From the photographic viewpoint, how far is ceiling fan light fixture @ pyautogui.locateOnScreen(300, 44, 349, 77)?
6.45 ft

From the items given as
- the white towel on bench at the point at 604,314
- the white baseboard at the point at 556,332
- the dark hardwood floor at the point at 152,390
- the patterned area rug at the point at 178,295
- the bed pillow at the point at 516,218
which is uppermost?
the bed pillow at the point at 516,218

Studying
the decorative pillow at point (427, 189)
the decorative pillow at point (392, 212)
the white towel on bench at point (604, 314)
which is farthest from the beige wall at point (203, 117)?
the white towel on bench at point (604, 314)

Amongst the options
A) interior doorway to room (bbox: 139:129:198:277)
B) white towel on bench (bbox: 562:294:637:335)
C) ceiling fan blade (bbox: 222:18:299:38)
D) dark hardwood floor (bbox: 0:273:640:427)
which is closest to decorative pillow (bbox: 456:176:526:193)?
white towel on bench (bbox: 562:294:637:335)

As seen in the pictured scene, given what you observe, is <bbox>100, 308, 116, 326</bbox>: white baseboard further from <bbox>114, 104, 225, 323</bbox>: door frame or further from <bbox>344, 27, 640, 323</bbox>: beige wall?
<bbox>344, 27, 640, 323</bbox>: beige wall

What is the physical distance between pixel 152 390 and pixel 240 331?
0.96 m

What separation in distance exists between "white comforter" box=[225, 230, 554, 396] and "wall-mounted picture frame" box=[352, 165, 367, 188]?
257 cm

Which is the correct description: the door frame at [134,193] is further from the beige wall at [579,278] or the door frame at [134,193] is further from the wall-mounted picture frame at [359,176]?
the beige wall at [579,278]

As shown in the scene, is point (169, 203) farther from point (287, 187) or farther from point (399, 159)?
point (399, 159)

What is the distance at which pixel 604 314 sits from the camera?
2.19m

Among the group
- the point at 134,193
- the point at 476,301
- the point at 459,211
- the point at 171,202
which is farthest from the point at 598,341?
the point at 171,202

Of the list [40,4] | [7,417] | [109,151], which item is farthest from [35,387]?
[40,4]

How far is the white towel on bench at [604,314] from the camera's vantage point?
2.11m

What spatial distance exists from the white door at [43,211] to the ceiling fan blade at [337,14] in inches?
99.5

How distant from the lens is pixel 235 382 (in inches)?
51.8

☆ ☆ ☆ ☆ ☆ ☆ ☆

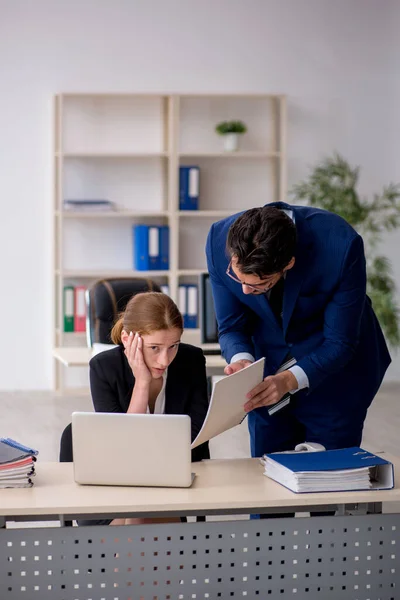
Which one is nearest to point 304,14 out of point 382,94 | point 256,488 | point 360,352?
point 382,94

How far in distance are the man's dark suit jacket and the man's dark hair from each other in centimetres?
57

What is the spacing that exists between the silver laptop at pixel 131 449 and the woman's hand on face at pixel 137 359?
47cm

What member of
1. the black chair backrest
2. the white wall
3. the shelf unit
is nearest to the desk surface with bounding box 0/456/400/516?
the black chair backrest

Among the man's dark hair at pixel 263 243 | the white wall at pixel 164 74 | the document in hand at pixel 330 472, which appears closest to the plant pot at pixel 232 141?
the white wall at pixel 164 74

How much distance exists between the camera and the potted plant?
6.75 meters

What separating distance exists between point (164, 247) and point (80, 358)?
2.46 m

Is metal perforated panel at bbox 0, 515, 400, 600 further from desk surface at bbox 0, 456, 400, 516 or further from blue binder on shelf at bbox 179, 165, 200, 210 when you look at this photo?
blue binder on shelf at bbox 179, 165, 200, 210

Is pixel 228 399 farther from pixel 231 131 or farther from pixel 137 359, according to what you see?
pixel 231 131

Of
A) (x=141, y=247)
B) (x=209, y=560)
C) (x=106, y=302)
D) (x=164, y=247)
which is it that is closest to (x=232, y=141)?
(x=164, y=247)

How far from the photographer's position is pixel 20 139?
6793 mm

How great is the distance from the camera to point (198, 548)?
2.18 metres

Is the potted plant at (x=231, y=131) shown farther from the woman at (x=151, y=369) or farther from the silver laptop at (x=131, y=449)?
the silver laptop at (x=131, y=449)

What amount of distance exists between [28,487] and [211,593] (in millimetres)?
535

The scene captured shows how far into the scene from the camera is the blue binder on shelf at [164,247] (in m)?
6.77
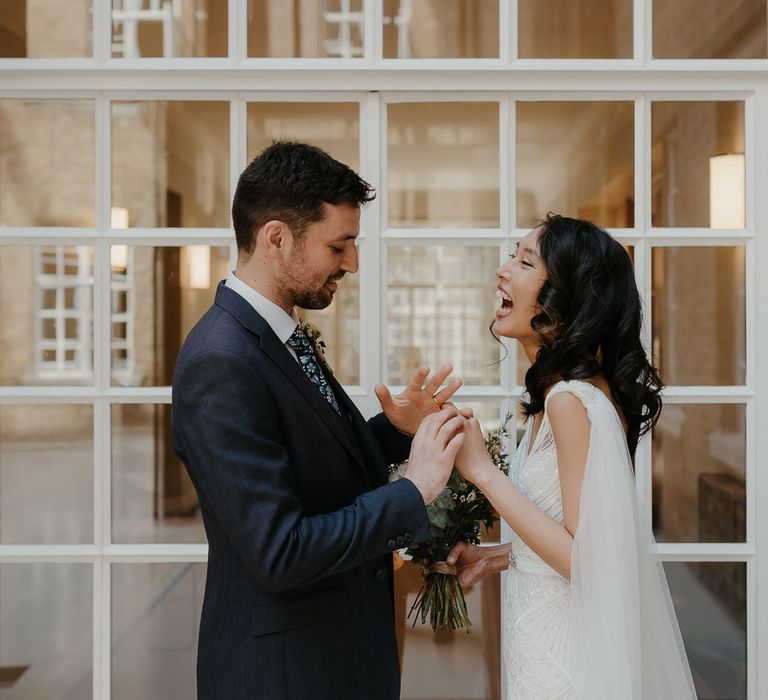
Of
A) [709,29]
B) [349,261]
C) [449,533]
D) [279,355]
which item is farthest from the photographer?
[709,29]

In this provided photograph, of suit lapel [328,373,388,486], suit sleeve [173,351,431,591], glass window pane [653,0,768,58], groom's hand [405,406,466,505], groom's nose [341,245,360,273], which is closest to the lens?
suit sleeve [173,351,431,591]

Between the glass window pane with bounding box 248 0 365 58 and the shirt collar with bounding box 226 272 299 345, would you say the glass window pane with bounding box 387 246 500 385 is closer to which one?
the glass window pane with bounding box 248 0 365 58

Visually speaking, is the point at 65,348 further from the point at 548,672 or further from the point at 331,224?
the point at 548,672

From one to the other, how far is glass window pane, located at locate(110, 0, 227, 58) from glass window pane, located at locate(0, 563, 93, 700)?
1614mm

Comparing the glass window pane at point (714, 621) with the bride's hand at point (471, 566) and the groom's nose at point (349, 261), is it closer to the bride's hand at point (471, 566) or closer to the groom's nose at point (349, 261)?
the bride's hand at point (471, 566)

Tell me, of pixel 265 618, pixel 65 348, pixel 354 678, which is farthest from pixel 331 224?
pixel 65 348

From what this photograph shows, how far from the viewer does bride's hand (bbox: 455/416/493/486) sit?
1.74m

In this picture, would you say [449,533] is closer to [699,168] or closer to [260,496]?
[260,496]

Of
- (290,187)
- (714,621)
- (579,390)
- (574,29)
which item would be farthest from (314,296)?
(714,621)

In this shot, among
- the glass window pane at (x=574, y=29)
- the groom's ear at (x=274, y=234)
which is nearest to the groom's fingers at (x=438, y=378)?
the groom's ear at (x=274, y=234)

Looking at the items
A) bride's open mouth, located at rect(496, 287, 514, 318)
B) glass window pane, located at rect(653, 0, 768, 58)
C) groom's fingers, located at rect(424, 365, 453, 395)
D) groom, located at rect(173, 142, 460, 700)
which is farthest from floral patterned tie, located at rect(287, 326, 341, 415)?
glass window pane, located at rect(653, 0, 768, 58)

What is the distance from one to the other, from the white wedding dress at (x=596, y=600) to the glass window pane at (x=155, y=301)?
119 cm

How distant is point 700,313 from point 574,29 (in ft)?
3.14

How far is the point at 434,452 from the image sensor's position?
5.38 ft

☆ ☆ ☆ ☆ ☆ ☆ ☆

What you need to do:
Gather every line of the items above that contains the word "hardwood", and copy each of those lines in full.

Expected output:
- the dark hardwood floor at the point at 152,390
D) dark hardwood floor (bbox: 0:273:640:427)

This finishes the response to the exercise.